The dataset is sourced from Kaggle: Rock-Paper-Scissors Images, containing thousands of labeled images. Data was split into:
- Training (80%)
- Validation (6%)
- Testing (14%)
To design, implement, and evaluate models capable of classifying images into one of the three categories:
- ✊ Rock
- ✋ Paper
- ✌️ Scissors
The study explores:
- The effectiveness of Transfer Learning (VGG16 and ResNet architectures).
- Building a custom CNN from scratch, both with and without Ridge regularization.
- Techniques like data augmentation, fine-tuning, and kernel visualization.
- VGG16 and ResNet were pretrained on ImageNet and fine-tuned for this dataset.
- The architecture included frozen layers, dropout regularization, and task-specific dense layers.
- A CNN inspired by Inception, analyzing images at two scales using convolutional layers with 7x7 and 3x3 filters.

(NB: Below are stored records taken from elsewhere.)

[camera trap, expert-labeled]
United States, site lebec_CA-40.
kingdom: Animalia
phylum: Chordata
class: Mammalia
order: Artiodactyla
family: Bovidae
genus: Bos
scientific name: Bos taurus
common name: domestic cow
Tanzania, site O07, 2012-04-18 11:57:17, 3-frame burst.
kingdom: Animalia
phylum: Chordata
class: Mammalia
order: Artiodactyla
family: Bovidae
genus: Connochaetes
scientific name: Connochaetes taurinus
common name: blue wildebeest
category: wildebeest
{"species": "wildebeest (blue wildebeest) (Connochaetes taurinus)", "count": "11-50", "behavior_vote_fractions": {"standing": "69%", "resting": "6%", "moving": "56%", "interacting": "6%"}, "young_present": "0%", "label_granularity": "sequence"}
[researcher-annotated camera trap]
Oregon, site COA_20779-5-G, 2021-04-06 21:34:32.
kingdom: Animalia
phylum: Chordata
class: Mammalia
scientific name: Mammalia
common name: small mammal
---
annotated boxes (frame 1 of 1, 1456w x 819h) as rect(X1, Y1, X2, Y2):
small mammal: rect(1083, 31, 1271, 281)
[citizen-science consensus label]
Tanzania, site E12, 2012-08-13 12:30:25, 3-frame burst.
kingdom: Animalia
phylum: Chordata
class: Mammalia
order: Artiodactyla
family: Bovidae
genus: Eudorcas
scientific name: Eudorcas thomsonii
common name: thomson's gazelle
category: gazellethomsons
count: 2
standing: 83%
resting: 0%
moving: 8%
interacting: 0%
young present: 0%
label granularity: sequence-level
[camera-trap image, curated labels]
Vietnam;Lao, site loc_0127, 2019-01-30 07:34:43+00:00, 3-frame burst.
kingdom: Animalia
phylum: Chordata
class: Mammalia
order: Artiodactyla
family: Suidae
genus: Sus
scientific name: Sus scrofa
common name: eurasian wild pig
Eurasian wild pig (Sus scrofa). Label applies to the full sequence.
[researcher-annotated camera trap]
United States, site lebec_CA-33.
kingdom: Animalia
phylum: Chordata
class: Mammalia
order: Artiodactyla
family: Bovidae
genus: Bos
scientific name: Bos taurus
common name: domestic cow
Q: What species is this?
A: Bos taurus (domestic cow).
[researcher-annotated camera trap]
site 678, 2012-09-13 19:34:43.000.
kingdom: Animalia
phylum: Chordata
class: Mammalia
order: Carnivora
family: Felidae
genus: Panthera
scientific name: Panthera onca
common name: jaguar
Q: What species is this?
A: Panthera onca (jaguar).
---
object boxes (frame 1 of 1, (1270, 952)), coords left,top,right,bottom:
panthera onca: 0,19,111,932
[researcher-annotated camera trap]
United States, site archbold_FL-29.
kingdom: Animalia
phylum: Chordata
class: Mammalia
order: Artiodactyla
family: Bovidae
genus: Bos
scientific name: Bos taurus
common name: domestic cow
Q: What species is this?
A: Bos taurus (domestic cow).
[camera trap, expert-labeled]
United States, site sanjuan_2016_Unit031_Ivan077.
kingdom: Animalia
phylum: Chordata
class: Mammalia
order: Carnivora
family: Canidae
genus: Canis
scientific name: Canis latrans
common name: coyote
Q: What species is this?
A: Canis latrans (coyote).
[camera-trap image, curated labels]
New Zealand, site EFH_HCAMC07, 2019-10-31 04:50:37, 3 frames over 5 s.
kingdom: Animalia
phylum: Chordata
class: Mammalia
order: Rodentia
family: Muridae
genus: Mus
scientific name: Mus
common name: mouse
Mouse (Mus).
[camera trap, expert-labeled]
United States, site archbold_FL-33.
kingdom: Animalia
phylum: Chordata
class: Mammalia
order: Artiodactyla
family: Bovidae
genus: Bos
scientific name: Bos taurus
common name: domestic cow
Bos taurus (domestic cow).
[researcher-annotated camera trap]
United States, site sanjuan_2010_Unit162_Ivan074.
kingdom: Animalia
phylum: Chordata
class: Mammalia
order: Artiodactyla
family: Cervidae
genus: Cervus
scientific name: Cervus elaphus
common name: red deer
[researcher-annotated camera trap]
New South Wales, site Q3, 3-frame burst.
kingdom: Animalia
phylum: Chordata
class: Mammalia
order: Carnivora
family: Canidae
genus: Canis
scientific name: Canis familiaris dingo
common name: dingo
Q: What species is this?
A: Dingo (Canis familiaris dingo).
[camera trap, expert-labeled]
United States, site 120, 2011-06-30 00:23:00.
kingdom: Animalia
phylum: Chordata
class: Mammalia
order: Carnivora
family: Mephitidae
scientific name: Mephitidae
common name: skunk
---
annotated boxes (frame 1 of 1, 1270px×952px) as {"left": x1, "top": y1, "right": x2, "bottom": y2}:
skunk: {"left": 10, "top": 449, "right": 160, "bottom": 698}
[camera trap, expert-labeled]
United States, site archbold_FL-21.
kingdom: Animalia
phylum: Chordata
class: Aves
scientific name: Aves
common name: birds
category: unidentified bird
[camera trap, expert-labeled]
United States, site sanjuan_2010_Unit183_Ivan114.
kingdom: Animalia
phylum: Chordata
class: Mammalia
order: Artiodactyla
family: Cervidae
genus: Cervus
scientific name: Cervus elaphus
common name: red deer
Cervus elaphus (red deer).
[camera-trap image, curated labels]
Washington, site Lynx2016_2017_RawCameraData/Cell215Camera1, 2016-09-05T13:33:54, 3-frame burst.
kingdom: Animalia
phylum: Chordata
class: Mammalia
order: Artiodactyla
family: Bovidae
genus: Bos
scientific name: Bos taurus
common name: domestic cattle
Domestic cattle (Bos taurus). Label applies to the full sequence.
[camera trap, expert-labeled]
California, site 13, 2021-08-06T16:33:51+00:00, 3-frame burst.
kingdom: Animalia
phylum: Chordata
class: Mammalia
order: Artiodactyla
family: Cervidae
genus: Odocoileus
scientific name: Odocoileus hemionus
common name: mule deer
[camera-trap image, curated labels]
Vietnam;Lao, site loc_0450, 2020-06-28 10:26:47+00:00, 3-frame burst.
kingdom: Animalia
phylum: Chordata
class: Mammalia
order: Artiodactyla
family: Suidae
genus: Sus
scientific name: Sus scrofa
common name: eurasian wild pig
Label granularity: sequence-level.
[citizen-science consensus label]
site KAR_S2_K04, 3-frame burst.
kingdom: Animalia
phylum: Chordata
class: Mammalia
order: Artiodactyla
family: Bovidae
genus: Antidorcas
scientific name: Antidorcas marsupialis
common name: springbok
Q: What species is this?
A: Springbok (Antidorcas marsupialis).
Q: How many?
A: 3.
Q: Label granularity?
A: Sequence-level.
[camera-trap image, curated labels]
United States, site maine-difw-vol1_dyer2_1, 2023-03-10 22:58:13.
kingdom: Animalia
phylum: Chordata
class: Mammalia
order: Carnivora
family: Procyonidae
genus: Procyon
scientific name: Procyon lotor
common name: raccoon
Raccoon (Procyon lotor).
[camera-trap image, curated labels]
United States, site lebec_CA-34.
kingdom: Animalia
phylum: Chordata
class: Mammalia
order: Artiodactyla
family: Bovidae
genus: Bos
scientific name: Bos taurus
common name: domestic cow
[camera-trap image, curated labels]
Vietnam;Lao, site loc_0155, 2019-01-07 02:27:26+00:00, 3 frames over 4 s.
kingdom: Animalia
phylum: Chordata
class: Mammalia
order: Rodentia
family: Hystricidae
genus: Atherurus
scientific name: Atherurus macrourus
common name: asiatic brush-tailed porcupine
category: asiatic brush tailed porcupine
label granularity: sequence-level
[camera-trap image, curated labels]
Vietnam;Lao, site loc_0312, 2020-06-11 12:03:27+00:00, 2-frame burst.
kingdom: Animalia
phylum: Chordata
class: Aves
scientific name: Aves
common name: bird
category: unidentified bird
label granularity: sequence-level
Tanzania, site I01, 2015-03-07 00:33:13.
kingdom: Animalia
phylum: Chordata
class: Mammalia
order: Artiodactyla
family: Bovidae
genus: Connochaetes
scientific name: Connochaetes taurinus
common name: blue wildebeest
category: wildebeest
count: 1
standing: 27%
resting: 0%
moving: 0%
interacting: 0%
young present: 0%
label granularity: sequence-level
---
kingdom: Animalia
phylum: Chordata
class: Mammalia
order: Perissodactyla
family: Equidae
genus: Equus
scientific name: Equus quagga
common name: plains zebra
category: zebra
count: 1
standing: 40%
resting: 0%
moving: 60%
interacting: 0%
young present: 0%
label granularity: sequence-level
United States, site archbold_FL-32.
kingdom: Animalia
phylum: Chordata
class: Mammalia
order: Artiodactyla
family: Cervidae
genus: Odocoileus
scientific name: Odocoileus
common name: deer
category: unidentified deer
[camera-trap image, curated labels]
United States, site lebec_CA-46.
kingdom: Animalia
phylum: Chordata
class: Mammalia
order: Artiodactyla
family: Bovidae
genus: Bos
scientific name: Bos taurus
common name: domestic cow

- Ridge regularization was applied to combat overfitting and gradient vanishing issues.
- Custom Model (with Ridge): Achieved 100% accuracy on the test set.
- VGG16 (Transfer Learning): High accuracy with notable misclassifications in "Paper" gestures.
- Correct classifications focused on hand contours.
- Misclassifications were often due to incomplete hands or unconventional gestures.
- The VGG16 kernels retained texture-detection biases from ImageNet, emphasizing the need for fine-tuning.
- Custom models demonstrated effective edge and shadow detection.